Hämophilie und andere angeborenen Gerinnungsstörungen

Die angeborenen Blutungsneigungserkrankungen werden vererbt und sind gekennzeichnet durch eine gesteigerte Blutungsneigung, d.h. die Blutung tritt ohne adäquaten Auslöser auf, ist zu stark oder zu lang. Sie begleiten die betroffenen Patienten ihr Leben lang.

Hämophilie

Die bekannteste dieser Erkrankungen ist die Hämophilie. Sie ist Folge eines Mangels an Gerinnungsfaktor VIII (Hämophilie A) oder an Gerinnungsfaktor IX (Hämophilie B), von der praktisch nur Knaben und Männer betroffen sind. Je nach Ausprägung des Gerinnungsfaktormangels spricht man von schwerer (Gerinnungsfaktor <1%), moderater (Gerinnungsfaktor 1-5%) oder milder (Gerinnungsfaktor >5-40%) Hämophile. Typisch sind sehr schmerzhafte Gelenks- und Muskelblutungen, die bei schwerer Hämophilie spontan, bei milder Hämophilie in der Regel nur nach Verletzungen auftreten.

Folge der Gelenksblutungen ist eine rasch fortschreitende Arthrose, die früher häufig schon im jüngeren Erwachsenenalter zu Gelenksfehlstellungen, die Implantation von Prothesen nötig machte und später dann zur Rollstuhlabhängigkeit führten.

Heute mit den modernen Therapien mit Faktor-Ersatz (Medikamente, die den fehlenden Faktor nachahmen) oder in Zukunft mit Gentherapie, können die Blutungen weitgehend verhindert werden und der Fokus der Hämophilie-Behandlung richtet sich auf den Erhalt der Gelenksgesundheit.

Von Willebrand Krankheit

Die häufigste angeborene Blutungsneigungserkrankung ist die Von Willebrand Krankheit, die beide Geschlechter gleich häufig betrifft. Hier stehen Schleimhautblutungen im Vordergrund; betroffene Frauen fallen denn auch häufig durch starke Monatsblutungen ohne ersichtliche, gynäkologische Ursache auf. Auch hier gibt es mehrere Unterformen, die sich durch unterschiedliche Schweregrade der Blutungsneigung auszeichnen.

Andere Angeborene Blutungsneigungserkrankungen

Neben der Hämophilie und der Von Willebrandkrankheit gibt es noch verschiedene andere angeborenen Blutungsneigungserkrankungen mit schwerer Blutungsneigung. Diese sind viel seltener, dazu gehören der schwere Faktor XIII-Mangel, der schwere Faktor XI-Mangel (manchmal auch als Hämophilie C bezeichnet), der schwere FVII-Mangel, das Fehlen des Fibrinogens (Afibrinogenämie), aber auch Plättchenfunktionsstörungen (Bernard Soulier-Syndrom; Thrombasthenia Glanzmann) und vererbte Ursachen einer verminderten Plättchenzahl.
= = = = = = =
* Übungsaufgaben:
1. Gib einen Abschnitt des Textes über angeborene Gerinnungsstörungen erneut wieder, beginnend bei „Die angeborenen Blutungsneigungserkrankungen“ und endend bei „nach Verletzungen auftreten.“. Setze dabei „Personen“ an die Stelle von „Patienten“.
2. Beantworte anhand des Textes über angeborene Gerinnungsstörungen jeweils kurz:
(a) Der Mangel an welchem Gerinnungsfaktor führt zu Hämophilie B?
(b) Welche angeborene Blutungsneigungserkrankung ist die häufigste?
(c) Wie wird der schwere Faktor XI-Mangel manchmal auch bezeichnet?
= = = = = = =
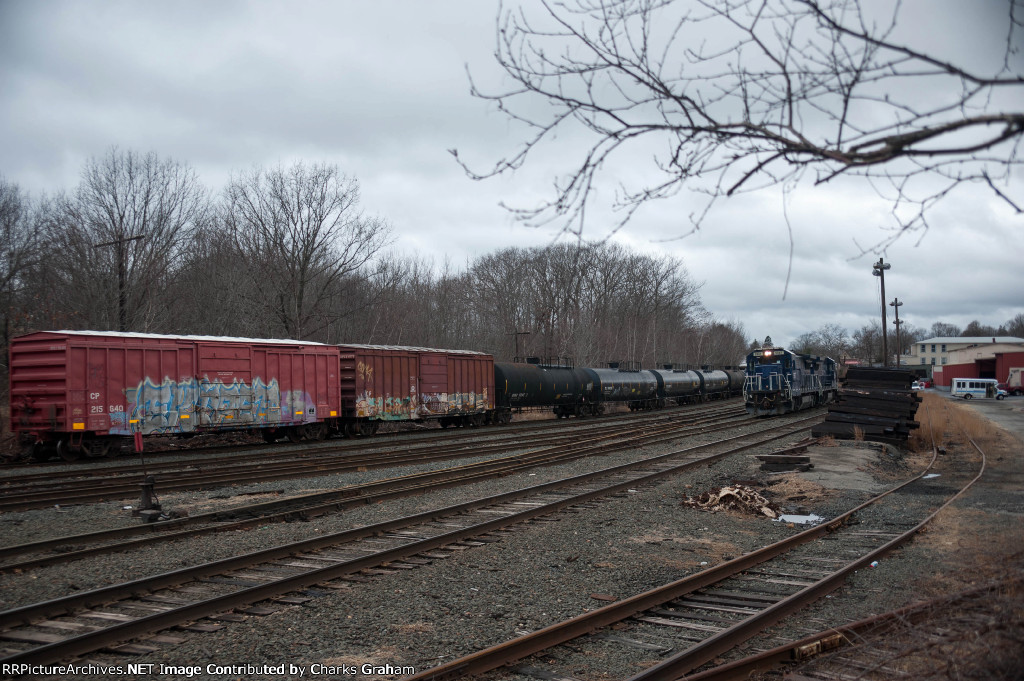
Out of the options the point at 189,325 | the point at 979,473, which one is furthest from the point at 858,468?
the point at 189,325

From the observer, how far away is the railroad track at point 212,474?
12.0 meters

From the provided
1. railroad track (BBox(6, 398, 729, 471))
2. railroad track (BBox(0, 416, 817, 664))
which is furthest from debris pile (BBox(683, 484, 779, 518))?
railroad track (BBox(6, 398, 729, 471))

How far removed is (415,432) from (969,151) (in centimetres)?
2576

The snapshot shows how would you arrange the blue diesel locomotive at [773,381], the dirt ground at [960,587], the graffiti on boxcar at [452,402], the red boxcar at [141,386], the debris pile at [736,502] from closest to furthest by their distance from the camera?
1. the dirt ground at [960,587]
2. the debris pile at [736,502]
3. the red boxcar at [141,386]
4. the graffiti on boxcar at [452,402]
5. the blue diesel locomotive at [773,381]

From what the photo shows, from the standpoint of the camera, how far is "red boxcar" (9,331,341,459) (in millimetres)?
17297

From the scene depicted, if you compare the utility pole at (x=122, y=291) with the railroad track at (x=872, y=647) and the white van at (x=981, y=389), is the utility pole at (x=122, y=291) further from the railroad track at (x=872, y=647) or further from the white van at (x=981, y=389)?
the white van at (x=981, y=389)

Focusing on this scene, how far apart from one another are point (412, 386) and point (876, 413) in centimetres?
1660

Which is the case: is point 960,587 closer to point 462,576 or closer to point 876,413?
point 462,576

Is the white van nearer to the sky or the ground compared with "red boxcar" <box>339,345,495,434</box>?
nearer to the ground

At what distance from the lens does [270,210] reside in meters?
38.2

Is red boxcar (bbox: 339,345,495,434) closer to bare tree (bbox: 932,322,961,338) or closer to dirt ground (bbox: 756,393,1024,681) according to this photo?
dirt ground (bbox: 756,393,1024,681)

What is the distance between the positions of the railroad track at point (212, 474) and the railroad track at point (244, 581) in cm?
589

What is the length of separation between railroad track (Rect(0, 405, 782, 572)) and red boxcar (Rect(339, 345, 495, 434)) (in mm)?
9139

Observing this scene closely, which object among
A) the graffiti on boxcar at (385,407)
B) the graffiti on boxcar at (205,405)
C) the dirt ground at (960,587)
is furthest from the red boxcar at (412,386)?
the dirt ground at (960,587)
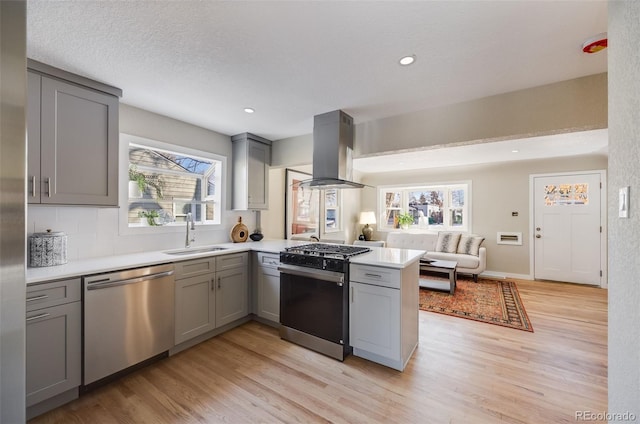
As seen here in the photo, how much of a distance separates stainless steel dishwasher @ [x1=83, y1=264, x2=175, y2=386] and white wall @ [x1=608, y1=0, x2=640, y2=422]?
2.71 m

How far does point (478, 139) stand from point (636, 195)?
1.82 m

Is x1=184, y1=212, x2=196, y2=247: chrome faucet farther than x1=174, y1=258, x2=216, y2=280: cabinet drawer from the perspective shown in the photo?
Yes

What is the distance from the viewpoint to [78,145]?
2.06 metres

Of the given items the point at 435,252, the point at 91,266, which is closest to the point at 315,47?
the point at 91,266

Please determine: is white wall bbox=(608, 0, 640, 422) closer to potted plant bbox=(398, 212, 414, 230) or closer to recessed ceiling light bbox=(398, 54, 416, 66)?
recessed ceiling light bbox=(398, 54, 416, 66)

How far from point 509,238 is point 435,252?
145 cm

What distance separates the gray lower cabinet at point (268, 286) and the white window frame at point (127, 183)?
3.15ft

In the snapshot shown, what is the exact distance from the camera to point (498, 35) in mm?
1576

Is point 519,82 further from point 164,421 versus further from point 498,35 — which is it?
point 164,421

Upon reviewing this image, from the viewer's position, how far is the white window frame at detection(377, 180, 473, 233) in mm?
5738

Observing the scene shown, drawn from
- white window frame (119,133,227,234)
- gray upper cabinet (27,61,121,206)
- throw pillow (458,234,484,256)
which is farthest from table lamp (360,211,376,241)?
gray upper cabinet (27,61,121,206)

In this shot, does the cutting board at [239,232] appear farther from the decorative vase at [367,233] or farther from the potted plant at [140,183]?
the decorative vase at [367,233]

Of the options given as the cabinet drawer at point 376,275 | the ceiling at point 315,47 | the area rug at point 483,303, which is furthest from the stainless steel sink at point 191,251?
the area rug at point 483,303

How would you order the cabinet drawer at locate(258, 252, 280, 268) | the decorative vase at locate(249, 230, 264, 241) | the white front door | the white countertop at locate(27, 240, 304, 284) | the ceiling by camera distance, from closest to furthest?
= = = = = = =
* Erwartete Antworten:
1.
Die angeborenen Blutungsneigungserkrankungen werden vererbt und sind gekennzeichnet durch eine gesteigerte Blutungsneigung, d.h. die Blutung tritt ohne adäquaten Auslöser auf, ist zu stark oder zu lang. Sie begleiten die betroffenen Personen ihr Leben lang.

Hämophilie

Die bekannteste dieser Erkrankungen ist die Hämophilie. Sie ist Folge eines Mangels an Gerinnungsfaktor VIII (Hämophilie A) oder an Gerinnungsfaktor IX (Hämophilie B), von der praktisch nur Knaben und Männer betroffen sind. Je nach Ausprägung des Gerinnungsfaktormangels spricht man von schwerer (Gerinnungsfaktor <1%), moderater (Gerinnungsfaktor 1-5%) oder milder (Gerinnungsfaktor >5-40%) Hämophile. Typisch sind sehr schmerzhafte Gelenks- und Muskelblutungen, die bei schwerer Hämophilie spontan, bei milder Hämophilie in der Regel nur nach Verletzungen auftreten.

2.
(a) Gerinnungsfaktor IX
(b) Die Von Willebrand Krankheit
(c) Hämophilie C